> _What the exercise asks_
Write out only the opening lines of the entries, through the line with "scientific name: Aves".

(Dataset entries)
⟨
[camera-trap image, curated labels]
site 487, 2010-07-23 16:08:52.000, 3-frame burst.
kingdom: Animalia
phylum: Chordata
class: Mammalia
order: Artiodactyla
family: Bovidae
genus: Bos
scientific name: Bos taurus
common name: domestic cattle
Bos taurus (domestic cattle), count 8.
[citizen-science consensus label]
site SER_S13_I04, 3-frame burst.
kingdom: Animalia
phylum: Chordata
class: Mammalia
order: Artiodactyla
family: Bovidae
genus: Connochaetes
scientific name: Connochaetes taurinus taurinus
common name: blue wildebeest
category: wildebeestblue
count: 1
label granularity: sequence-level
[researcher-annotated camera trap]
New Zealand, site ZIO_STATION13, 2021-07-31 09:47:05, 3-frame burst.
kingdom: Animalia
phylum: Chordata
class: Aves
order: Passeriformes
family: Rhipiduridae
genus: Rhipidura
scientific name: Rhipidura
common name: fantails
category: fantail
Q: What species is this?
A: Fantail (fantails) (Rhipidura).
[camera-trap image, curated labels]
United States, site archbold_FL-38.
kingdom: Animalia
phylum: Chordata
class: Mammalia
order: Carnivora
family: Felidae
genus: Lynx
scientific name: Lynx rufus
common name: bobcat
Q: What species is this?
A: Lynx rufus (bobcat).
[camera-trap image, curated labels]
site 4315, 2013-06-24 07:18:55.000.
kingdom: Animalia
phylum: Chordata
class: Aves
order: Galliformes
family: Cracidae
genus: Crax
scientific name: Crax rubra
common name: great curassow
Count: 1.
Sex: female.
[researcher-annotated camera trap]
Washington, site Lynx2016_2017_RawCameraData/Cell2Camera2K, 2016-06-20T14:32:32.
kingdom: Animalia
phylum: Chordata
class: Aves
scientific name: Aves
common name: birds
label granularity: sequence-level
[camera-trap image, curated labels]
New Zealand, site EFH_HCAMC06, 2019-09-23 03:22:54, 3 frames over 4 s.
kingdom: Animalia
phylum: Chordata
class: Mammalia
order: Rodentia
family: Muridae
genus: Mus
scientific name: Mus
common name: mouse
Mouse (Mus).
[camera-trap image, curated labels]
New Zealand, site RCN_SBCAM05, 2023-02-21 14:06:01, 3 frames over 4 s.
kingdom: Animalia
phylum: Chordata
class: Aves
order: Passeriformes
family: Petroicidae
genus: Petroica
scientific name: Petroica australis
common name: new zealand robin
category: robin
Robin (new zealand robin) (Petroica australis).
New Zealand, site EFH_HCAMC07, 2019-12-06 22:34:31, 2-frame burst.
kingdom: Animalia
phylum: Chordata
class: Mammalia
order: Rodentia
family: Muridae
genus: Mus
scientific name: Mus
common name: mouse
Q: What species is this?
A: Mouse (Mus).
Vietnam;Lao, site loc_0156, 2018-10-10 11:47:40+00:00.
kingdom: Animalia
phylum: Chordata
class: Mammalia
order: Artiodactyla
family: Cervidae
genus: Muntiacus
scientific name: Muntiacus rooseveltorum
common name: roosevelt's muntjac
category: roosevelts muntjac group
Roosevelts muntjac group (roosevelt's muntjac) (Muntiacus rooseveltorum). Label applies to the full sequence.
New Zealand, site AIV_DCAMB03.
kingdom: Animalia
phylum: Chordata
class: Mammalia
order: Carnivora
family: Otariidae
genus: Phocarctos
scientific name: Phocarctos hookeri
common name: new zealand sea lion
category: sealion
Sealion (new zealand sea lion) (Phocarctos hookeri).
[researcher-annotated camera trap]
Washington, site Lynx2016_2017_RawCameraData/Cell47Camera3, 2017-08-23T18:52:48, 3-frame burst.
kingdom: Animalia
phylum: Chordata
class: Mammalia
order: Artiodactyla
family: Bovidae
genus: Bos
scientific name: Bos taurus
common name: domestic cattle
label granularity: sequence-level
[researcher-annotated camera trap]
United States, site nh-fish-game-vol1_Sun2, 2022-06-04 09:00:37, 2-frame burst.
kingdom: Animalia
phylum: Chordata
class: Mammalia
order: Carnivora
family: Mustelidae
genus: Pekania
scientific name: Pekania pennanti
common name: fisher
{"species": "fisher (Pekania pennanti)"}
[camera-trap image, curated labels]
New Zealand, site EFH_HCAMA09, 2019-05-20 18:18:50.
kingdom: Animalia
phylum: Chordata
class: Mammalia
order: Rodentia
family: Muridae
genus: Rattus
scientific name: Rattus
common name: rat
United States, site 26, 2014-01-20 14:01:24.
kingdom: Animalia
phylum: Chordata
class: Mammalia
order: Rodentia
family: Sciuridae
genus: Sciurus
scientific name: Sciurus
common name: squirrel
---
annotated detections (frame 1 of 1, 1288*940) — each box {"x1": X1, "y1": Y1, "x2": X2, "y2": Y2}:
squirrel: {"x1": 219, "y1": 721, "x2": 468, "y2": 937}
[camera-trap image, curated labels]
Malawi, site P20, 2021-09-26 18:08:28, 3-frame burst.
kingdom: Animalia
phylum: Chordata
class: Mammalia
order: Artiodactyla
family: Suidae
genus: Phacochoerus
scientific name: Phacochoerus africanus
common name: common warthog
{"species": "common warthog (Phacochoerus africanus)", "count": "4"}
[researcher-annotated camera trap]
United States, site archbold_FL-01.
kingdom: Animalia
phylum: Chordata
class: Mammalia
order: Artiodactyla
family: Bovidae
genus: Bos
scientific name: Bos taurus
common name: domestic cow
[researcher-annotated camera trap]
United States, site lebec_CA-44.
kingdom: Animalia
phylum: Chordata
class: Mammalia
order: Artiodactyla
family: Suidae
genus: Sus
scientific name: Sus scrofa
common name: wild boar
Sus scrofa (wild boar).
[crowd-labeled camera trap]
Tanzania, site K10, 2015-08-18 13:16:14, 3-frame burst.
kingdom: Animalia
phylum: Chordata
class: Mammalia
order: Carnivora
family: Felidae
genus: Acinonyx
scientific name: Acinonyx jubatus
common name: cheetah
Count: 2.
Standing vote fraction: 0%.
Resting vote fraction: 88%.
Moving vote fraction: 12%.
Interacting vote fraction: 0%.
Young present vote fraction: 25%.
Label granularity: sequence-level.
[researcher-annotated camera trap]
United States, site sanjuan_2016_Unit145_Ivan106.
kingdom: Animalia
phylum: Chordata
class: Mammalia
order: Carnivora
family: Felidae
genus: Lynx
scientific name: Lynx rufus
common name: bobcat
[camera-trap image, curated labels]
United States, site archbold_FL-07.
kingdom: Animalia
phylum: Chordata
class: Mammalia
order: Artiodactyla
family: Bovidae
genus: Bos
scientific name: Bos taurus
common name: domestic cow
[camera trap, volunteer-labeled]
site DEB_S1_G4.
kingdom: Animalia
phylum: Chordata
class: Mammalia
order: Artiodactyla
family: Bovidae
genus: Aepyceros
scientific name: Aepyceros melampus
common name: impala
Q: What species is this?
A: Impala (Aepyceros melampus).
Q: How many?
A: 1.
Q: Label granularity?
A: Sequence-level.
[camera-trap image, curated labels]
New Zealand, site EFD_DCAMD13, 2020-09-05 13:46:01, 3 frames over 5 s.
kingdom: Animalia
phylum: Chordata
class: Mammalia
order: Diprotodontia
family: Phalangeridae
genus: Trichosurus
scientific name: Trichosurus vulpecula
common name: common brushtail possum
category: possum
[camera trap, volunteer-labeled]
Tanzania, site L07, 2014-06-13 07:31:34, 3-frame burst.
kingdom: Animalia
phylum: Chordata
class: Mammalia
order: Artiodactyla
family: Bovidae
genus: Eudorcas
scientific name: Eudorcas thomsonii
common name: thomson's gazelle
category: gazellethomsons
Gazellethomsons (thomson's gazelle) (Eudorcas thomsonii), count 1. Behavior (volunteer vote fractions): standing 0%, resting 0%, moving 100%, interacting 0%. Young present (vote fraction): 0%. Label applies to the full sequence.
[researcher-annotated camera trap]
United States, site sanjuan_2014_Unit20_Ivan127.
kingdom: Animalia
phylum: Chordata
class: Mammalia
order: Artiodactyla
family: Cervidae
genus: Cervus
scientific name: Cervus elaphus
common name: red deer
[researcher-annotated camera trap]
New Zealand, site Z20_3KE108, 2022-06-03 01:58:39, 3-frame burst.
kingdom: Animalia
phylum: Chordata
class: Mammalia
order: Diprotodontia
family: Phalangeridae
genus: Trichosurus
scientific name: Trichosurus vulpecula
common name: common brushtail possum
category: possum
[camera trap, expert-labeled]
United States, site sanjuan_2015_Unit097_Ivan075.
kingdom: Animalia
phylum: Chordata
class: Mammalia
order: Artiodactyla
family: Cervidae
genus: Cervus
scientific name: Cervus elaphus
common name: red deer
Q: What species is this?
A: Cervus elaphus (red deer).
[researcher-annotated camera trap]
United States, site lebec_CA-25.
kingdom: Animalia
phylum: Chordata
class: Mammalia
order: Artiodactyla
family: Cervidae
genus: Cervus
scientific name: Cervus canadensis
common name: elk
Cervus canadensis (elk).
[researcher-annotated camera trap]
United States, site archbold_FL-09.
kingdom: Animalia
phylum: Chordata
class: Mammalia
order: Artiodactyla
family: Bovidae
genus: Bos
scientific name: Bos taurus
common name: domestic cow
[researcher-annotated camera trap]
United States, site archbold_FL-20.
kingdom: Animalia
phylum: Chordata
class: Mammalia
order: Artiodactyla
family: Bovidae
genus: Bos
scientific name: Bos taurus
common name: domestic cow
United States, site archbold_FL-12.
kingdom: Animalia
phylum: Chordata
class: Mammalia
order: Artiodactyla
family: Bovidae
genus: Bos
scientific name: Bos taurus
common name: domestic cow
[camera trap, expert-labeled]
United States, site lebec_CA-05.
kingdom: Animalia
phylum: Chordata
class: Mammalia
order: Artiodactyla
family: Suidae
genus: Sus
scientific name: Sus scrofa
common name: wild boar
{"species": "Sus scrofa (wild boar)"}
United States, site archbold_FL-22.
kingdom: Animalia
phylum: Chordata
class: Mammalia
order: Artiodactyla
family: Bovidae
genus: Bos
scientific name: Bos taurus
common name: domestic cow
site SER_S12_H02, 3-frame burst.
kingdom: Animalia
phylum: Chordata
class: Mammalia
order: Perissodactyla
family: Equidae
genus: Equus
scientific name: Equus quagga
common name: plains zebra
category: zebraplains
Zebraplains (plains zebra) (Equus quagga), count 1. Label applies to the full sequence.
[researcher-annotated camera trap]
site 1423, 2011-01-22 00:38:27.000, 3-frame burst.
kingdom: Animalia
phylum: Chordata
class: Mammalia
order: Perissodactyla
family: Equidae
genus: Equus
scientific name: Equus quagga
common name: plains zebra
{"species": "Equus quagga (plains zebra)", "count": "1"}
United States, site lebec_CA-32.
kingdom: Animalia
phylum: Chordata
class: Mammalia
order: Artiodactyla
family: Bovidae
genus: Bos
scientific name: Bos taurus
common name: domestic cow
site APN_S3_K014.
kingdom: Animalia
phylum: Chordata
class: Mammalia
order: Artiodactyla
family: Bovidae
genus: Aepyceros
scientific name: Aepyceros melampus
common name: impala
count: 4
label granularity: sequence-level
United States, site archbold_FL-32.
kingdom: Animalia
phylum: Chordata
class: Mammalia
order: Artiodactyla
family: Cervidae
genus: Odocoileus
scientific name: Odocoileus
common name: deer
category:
⟩
> _Answer_
[camera-trap image, curated labels]
site 487, 2010-07-23 16:08:52.000, 3-frame burst.
kingdom: Animalia
phylum: Chordata
class: Mammalia
order: Artiodactyla
family: Bovidae
genus: Bos
scientific name: Bos taurus
common name: domestic cattle
Bos taurus (domestic cattle), count 8.
[citizen-science consensus label]
site SER_S13_I04, 3-frame burst.
kingdom: Animalia
phylum: Chordata
class: Mammalia
order: Artiodactyla
family: Bovidae
genus: Connochaetes
scientific name: Connochaetes taurinus taurinus
common name: blue wildebeest
category: wildebeestblue
count: 1
label granularity: sequence-level
[researcher-annotated camera trap]
New Zealand, site ZIO_STATION13, 2021-07-31 09:47:05, 3-frame burst.
kingdom: Animalia
phylum: Chordata
class: Aves
order: Passeriformes
family: Rhipiduridae
genus: Rhipidura
scientific name: Rhipidura
common name: fantails
category: fantail
Q: What species is this?
A: Fantail (fantails) (Rhipidura).
[camera-trap image, curated labels]
United States, site archbold_FL-38.
kingdom: Animalia
phylum: Chordata
class: Mammalia
order: Carnivora
family: Felidae
genus: Lynx
scientific name: Lynx rufus
common name: bobcat
Q: What species is this?
A: Lynx rufus (bobcat).
[camera-trap image, curated labels]
site 4315, 2013-06-24 07:18:55.000.
kingdom: Animalia
phylum: Chordata
class: Aves
order: Galliformes
family: Cracidae
genus: Crax
scientific name: Crax rubra
common name: great curassow
Count: 1.
Sex: female.
[researcher-annotated camera trap]
Washington, site Lynx2016_2017_RawCameraData/Cell2Camera2K, 2016-06-20T14:32:32.
kingdom: Animalia
phylum: Chordata
class: Aves
scientific name: Aves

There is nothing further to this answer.